_TESTO FORNITO_.
- - - - -
L'Ilo ha da tempo lanciato un'alleanza globale per coordinare gli sforzi tra governi, imprese e società civile per porre fine a lavoro minorile, schiavitù moderna e tratta.
E ora l'Ilo sottolinea la pericolosità per i minori del lavoro in agricoltura fatto di "esposizione a pesticidi, macchine e strumenti affilati, intenso sforzo fisico e condizioni climatiche estreme, che limitano l'accesso all'istruzione e rafforzano il ciclo della povertà". Di fronte a questa emergenza, la conferenza Onu in Marocco, che si concluderà il 13 febbraio, ha l'obiettivo di valutare i progressi, analizzare i fallimenti e definire le priorità future, in particolare nell'Africa subsahariana.
Il fenomeno esiste anche in Italia, con una tendenza all'aumento tra i 15 e i 17 anni.
Rapporti recenti indicano oltre 80.000 lavoratori minorenni nel 2024, con un notevole aumento degli infortuni denunciati tra gli under 17 nel periodo 2020-2023. Regioni come Trentino Alto Adige, Valle d'Aosta, Abruzzo e Marche mostrano incidenze più elevate rispetto alla media nazionale.
La Cisl rinnova il proprio impegno a difendere i diritti dell’infanzia e a contrastare ogni forma di sfruttamento: scuola di qualità per tutti, protezioni sociali efficaci, sostegno alle famiglie, lavoro dignitoso e controlli rigorosi lungo le catene di fornitura.
L’eliminazione del lavoro minorile richiede scelte misurabili e continuità d’azione, perché “ogni bambino liberato dallo sfruttamento è una vita che ricomincia”.
- - - - -
_RIGHE FORNITE_.
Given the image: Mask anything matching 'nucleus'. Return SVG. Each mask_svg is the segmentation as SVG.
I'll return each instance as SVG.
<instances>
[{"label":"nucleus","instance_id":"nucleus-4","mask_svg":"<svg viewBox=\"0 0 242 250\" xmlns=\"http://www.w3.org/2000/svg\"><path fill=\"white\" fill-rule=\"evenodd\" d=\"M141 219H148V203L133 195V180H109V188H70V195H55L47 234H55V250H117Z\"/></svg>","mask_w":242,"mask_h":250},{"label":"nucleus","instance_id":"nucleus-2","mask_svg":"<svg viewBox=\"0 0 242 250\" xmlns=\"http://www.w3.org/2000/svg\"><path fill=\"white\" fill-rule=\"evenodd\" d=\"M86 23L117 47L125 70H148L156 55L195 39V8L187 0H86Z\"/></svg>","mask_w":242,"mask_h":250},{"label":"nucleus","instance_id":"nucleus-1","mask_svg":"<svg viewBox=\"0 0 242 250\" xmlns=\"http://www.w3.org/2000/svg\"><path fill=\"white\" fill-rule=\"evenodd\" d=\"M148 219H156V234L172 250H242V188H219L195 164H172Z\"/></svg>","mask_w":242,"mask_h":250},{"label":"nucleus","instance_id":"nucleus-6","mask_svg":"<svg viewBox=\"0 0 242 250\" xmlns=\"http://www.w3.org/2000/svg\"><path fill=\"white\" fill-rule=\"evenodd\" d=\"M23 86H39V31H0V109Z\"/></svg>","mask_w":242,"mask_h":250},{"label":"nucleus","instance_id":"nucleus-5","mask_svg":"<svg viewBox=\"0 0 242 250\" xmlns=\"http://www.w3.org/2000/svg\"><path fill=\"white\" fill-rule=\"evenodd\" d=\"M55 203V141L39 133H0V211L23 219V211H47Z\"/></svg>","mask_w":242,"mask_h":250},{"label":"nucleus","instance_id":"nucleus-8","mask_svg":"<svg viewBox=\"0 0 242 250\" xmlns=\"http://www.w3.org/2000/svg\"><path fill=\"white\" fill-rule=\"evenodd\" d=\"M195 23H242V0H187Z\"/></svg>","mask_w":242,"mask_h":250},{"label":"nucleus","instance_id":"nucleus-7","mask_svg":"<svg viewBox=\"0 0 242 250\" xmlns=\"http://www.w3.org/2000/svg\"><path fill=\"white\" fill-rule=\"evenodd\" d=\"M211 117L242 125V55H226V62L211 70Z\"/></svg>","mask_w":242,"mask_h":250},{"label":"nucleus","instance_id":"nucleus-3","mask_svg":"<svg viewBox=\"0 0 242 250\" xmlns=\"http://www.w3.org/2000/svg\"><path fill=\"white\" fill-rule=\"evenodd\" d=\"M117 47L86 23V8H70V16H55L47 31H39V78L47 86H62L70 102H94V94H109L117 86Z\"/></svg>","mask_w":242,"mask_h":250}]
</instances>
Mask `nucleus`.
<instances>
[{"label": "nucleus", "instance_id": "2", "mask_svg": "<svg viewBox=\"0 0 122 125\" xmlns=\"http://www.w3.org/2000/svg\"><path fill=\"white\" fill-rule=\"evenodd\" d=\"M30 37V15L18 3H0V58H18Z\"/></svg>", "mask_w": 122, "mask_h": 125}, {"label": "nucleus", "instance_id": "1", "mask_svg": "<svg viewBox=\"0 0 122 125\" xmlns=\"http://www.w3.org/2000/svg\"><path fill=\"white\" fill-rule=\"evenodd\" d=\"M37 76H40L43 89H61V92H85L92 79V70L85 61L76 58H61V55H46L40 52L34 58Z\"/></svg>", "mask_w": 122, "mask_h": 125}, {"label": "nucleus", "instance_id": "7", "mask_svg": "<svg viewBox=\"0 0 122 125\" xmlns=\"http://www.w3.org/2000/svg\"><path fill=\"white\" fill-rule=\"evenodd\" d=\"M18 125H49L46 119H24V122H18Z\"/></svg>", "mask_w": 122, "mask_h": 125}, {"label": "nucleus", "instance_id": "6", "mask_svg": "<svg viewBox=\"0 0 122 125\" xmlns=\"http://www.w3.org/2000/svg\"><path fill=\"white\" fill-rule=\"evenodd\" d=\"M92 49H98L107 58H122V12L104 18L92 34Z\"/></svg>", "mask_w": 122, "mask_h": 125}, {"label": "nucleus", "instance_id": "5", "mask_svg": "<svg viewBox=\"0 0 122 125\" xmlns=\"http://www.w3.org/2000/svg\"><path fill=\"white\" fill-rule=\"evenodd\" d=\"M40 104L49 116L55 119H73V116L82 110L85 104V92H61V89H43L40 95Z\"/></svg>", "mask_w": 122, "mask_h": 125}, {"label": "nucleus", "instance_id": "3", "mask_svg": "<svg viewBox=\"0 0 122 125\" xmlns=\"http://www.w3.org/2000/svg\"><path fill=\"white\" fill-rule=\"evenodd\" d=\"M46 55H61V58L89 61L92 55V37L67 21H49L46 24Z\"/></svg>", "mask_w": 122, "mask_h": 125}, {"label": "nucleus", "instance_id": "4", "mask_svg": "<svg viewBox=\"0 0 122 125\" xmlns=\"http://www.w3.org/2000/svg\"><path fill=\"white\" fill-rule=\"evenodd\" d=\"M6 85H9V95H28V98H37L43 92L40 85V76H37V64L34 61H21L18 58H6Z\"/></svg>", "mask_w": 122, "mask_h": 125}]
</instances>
- - - - -
_ATTIVITÀ DA SVOLGERE_.
1. Nel testo sul lavoro minorile, in che data si concluderà la conferenza Onu in Marocco?
2. Trascrivi senza cambiamenti la parte del testo sul lavoro minorile che si apre con le parole che contengono "E ora l'Ilo" e si chiude con "alla media nazionale.".

_RISPOSTE PER PUNTO_.
1. Il 13 febbraio.

2.
E ora l'Ilo sottolinea la pericolosità per i minori del lavoro in agricoltura fatto di "esposizione a pesticidi, macchine e strumenti affilati, intenso sforzo fisico e condizioni climatiche estreme, che limitano l'accesso all'istruzione e rafforzano il ciclo della povertà". Di fronte a questa emergenza, la conferenza Onu in Marocco, che si concluderà il 13 febbraio, ha l'obiettivo di valutare i progressi, analizzare i fallimenti e definire le priorità future, in particolare nell'Africa subsahariana.
Il fenomeno esiste anche in Italia, con una tendenza all'aumento tra i 15 e i 17 anni.
Rapporti recenti indicano oltre 80.000 lavoratori minorenni nel 2024, con un notevole aumento degli infortuni denunciati tra gli under 17 nel periodo 2020-2023. Regioni come Trentino Alto Adige, Valle d'Aosta, Abruzzo e Marche mostrano incidenze più elevate rispetto alla media nazionale.